Nonostante questi timori, i fondamentali del debito sovrano dei mercati emergenti sono in discreta forma. La crescita in queste economie ha dato prova di solidità e ha mantenuto un buon differenziale con le controparti sviluppate, i tassi d'interesse reali sono ancora relativamente elevati, i tassi di cambio non sono sopravvalutati e i bilanci con l'estero sono piuttosto robusti e presentano solo un modesto fabbisogno di finanziamento esterno. I bilanci delle famiglie e delle imprese dei mercati emergenti, ad eccezione della Cina, non sembrano sotto stress. Inoltre, diversi emittenti sovrani più deboli del mondo emergente hanno superato i default grazie ai programmi di riforma sostenuti dall'FMI. Questi punti di forza dovrebbero aiutare le economie emergenti ad assorbire gli shock globali (come i dazi).  

Quali sono le opportunità e le sfide all'indomani delle elezioni?

Durante il primo mandato di Trump, le performance del debito dei mercati emergenti si sono rivelate estremamente solide a dispetto delle sue politiche improntate al motto "America First", e sono la prova che questi paesi possono fare bene anche sotto una sua presidenza. Inoltre, se osserviamo la performance storica dei mercati emergenti due anni dopo il primo taglio dei tassi della Fed, i rendimenti sono impressionanti in termini relativi, a dimostrazione dell'impatto positivo che l'allentamento della Fed ha storicamente avuto su quest'asset class. La combinazione di questi due fattori ci induce a ritenere che le prospettive di performance per il debito emergente siano robuste, pur prevedendo un aumento della volatilità nel breve termine. 

A nostro avviso, il più grande rischio estremo è rappresentato dal Medio Oriente. La politica di "massima pressione" di Trump sull'Iran e la sua posizione di sostegno nei confronti di Israele rischiano di far aumentare le tensioni nella regione. Un'escalation significativa porterebbe a un aumento dei prezzi del petrolio e a un più diffuso clima di avversione al rischio.
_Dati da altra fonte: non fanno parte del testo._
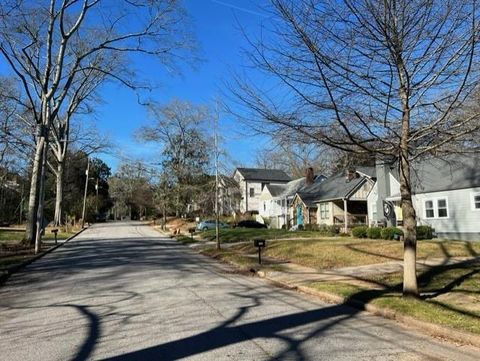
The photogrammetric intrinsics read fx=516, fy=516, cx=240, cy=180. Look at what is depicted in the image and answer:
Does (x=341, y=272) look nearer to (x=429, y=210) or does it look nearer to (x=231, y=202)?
(x=429, y=210)

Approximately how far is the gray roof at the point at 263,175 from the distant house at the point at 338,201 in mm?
25443

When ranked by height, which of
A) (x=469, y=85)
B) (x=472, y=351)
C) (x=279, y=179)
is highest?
(x=279, y=179)

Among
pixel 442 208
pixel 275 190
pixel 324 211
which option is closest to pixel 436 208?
pixel 442 208

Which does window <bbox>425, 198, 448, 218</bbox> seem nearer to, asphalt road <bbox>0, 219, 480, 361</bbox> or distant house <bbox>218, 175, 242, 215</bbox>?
asphalt road <bbox>0, 219, 480, 361</bbox>

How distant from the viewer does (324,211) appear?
48.0 m

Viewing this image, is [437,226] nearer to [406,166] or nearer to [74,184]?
[406,166]

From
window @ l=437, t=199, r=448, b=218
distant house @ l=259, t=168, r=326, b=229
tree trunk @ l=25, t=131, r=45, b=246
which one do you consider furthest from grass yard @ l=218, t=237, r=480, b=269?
distant house @ l=259, t=168, r=326, b=229

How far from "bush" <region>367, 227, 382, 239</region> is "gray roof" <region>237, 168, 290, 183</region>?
50.3 m

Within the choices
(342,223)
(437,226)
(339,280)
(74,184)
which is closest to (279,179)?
(342,223)

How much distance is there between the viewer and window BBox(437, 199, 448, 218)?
94.0 feet

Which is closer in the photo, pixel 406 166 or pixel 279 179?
pixel 406 166

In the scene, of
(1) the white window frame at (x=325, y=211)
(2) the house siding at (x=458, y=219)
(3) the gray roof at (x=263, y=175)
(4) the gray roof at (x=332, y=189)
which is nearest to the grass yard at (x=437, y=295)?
(2) the house siding at (x=458, y=219)

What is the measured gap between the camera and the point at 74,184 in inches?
4028

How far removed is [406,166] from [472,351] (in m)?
4.01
A ottobre 2024, nei nostri portafogli investiti nei mercati del debito emergente in valuta forte sottopesavamo fortemente la regione proprio a causa di questo rischio.
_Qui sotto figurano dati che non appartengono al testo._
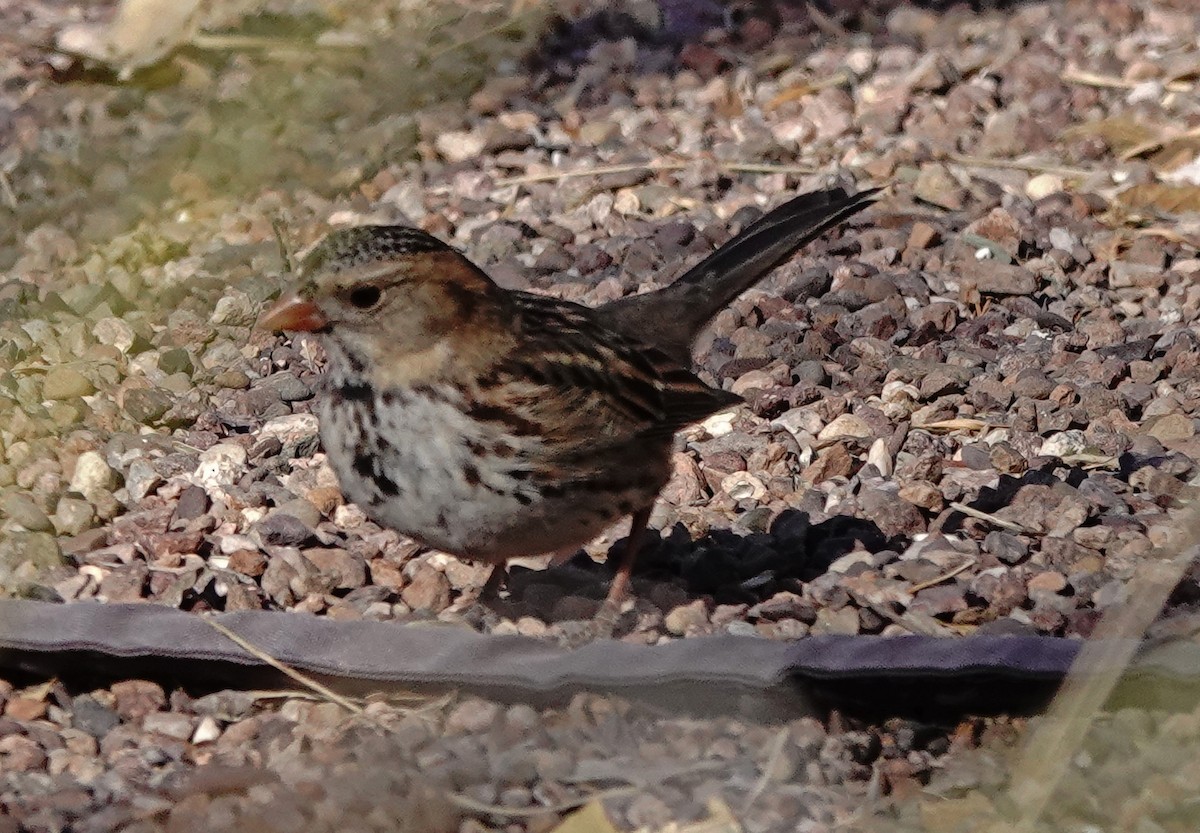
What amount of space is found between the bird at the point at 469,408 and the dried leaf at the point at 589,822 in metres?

Il team sta valutando la possibilità di adeguare i portafogli? 

Alla luce delle valutazioni elevate, del rischio di dazi e della potenziale escalation delle tensioni in Medio Oriente, abbiamo mantenuto un atteggiamento di cautela nei nostri portafogli MFS investiti nei mercati del debito emergente in valuta forte. Attualmente manteniamo un sottopeso di spread duration sui titoli dei mercati emergenti, privilegiando i titoli sovrani di alta qualità. 
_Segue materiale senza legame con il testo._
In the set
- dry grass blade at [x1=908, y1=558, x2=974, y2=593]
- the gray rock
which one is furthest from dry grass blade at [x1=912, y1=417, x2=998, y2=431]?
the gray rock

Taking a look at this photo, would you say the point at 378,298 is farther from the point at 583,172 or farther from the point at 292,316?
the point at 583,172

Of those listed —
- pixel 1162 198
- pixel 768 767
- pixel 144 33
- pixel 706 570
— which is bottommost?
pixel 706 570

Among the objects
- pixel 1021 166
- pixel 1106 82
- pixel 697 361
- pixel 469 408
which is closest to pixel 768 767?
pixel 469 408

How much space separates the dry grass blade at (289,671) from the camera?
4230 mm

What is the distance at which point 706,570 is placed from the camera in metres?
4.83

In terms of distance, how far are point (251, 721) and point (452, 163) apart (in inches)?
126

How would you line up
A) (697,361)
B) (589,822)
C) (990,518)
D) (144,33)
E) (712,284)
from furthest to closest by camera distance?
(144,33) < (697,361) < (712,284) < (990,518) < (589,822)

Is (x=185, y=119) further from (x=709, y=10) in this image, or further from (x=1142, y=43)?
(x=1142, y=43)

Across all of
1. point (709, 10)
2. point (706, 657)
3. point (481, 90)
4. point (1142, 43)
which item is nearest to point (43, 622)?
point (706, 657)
Nei portafogli in valuta locale e misti, abbiamo un posizionamento lungo sul dollaro USA e abbiamo ridotto la duration. Ci aspettiamo infatti un dollaro forte ancora per qualche tempo. Tuttavia, riteniamo che le banche centrali dei paesi emergenti alla fine continueranno o riprenderanno i tagli dei tassi e pertanto manteniamo le posizioni riferite ai tassi di alcuni paesi.

 

Le opinioni espresse sono quelle di MFS e sono soggette a modifica in qualsiasi momento. Tali opinioni sono fornite a mero scopo informativo e non devono essere considerate una raccomandazione sulla quale basare l'acquisto di titoli né una sollecitazione o una consulenza d'investimento. Non vi è alcuna garanzia che le previsioni si avverino. I rendimenti passati non sono una garanzia dei risultati futuri.